Cracks in the wall: the bacterial cell wall revolution
60 years after we learnt how penicillin works, the penicillin-centred view of the bacterial cell wall is challenged by three studies that establish RodA as a novel peptidoglycan-synthesising enzyme. But will this lead to new antibiotics?
Just as “science owes more to the steam engine than the steam engine owes to science”, so it was penicillin that was discovered first, only later to be followed by its target – the bacterial cell wall.
The breakthrough came in the 1950s, which brought an avalanche of findings: first, the discovery of the major cell wall component, peptidoglycan; then the identification of a uridine nucleotide as the peptidoglycan precursor; and, last, the demonstration that this precursor accumulates in penicillin-treated bacteria. Ergo, penicillin kills by preventing peptidoglycan synthesis. This was the conclusion of the Park’s and Strominger’s Mode of Action of Penicillin paper, which turned 60 earlier this year.

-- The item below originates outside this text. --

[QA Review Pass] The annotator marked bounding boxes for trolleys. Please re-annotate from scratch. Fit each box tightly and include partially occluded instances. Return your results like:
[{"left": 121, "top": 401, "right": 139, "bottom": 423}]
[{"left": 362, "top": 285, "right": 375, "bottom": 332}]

The molecular details followed. For peptidoglycan to be synthesised, first its precursor must be polymerised into glycan strands, then the strands crosslinked with each other. These two steps correspond to two distinct enzymatic activities that were localised to two direct targets of penicillin: class A penicillin-binding proteins (aPBPs), which possess both activities, and class B penicillin-binding proteins (bPBPs), which catalyse only the second step. In other words, glycan strand polymerisation is performed solely by aPBPs, making this class essential for peptidoglycan synthesis, while there is redundancy with regards to strand crosslinking, which can be catalysed by either aPBPs or bPBPs. Importantly, all the proteins involved were "penicillin-binding". Until last year, this penicillin-centred view was thought to provide an exhaustive picture of cell wall biosynthesis.

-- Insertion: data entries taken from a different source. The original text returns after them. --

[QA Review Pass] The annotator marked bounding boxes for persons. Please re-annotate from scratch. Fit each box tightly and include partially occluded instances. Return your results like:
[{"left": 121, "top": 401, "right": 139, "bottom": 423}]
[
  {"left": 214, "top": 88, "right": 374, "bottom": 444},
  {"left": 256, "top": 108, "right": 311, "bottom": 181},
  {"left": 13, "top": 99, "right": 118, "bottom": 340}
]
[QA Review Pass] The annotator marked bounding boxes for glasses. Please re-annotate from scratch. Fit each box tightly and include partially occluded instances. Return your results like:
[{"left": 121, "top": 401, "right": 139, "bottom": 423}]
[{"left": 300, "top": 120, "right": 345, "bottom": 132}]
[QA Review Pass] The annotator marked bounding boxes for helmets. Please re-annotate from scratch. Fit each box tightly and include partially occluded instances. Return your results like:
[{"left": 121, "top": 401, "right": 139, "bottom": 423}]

In hindsight, however, cracks in the wall appeared as early as 2003, when some bacterial species were shown to be able to – in the absence of all aPBPs – not only synthesise peptidoglycan, but also properly divide and maintain their elongated rod shape. For division and elongation to proceed, new peptidoglycan must be synthesised not just anywhere, but in the context of two distinct complexes: the divisome and the elongasome (or the Rod complex), respectively. These were supposed to be exactly the sites of action of aPBPs, and yet both complexes appeared to be functional in their absence.

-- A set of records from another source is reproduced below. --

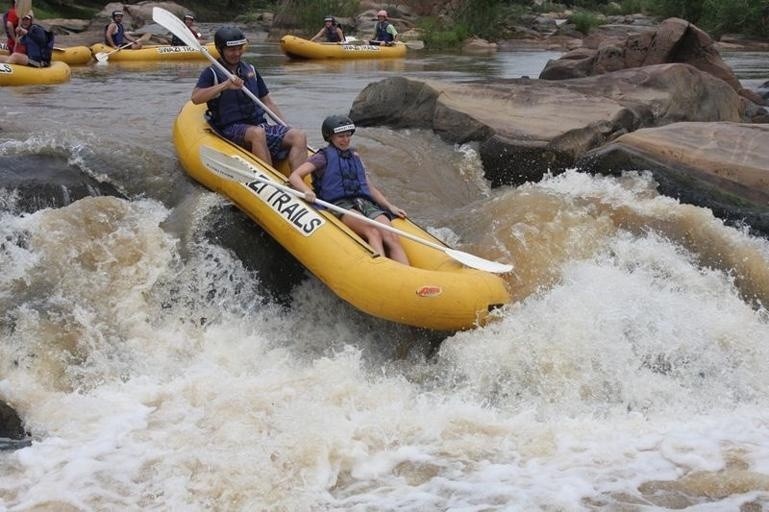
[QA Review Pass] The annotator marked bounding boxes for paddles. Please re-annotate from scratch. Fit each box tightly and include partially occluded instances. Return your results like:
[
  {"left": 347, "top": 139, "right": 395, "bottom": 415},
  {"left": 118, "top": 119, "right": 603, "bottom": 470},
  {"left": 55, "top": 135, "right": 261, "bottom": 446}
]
[
  {"left": 152, "top": 7, "right": 318, "bottom": 154},
  {"left": 199, "top": 146, "right": 513, "bottom": 273},
  {"left": 13, "top": 0, "right": 31, "bottom": 52},
  {"left": 95, "top": 33, "right": 151, "bottom": 62},
  {"left": 371, "top": 40, "right": 424, "bottom": 50}
]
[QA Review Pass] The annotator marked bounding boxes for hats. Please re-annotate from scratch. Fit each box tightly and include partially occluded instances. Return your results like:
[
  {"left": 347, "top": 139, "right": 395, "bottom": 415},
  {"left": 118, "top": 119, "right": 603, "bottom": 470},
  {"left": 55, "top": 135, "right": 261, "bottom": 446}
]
[
  {"left": 112, "top": 10, "right": 124, "bottom": 16},
  {"left": 22, "top": 15, "right": 32, "bottom": 20},
  {"left": 323, "top": 16, "right": 337, "bottom": 22},
  {"left": 183, "top": 14, "right": 194, "bottom": 22}
]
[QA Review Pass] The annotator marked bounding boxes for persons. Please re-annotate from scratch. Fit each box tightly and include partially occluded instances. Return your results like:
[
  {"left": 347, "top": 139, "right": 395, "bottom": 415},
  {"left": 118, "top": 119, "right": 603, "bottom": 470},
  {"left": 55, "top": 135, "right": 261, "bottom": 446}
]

This is where the three recent and complementary studies – by Meeske et al. (2016), Cho, Wivagg, Kapoor et al. (2016), and Emami, Guyet, Kawai et al. (2017) – bring about something of a revolution that has been suggestively likened to that moment at the end of a Shakespeare’s comedy when real identities of previously disguised characters come to light.
The first step of peptidoglycan synthesis – glycan strand polymerisation – turns out to be catalysed not only by aPBPs, but also an unrelated, long-known but mysterious integral membrane protein, RodA. It's this protein – and not aPBPs – that polymerises glycan strands during cell elongation. Moreover, RodA has a homologue, FtsW, that most likely carries out the same task during cell division. As the second step of peptidoglycan synthesis is completed in both contexts by bPBPs, bifunctional aPBPs – once considered strictly essential – are now thought to have an important, but ultimately somewhat dispensable role, “filling in gaps that arise during normal expansion and/or as the result of damage”.
Emami, Guyet, Kawai et al. found the first natural product that can inhibit RodA, which is insensitive to inhibitors that target the equivalent glycan polymerising activity of aPBPs. Is this the first step towards a new penicillin? Time will tell, but we could definitely do with one. After all, the cell wall – that special something distinguishing bacterial from human cells – remains the most enduring target.
Finally, the new findings remind us of a now vindicated study by Ishino et al. (1986), in which the overproduction of RodA and a bPBP protein led to enhanced peptidoglycan synthesis, even in the absence of a major aPBP. The authors thought it more likely that both activities required for the process reside – by analogy with aPBPs – in bPBPs, RodA having just a regulatory role. “At present, however” – they wrote – “we cannot completely eliminate the possibility that PBP-2 [a bPBP protein] acts as the transpeptidase [i.e. in crosslinking] and that the RodA protein acts as the transglycosylase [i.e. in glycan strand polymerisation], but we believe this to be unlikely”.
It’s rewarding to see an “unlikely” hypothesis that was all but “eliminated” proving itself true.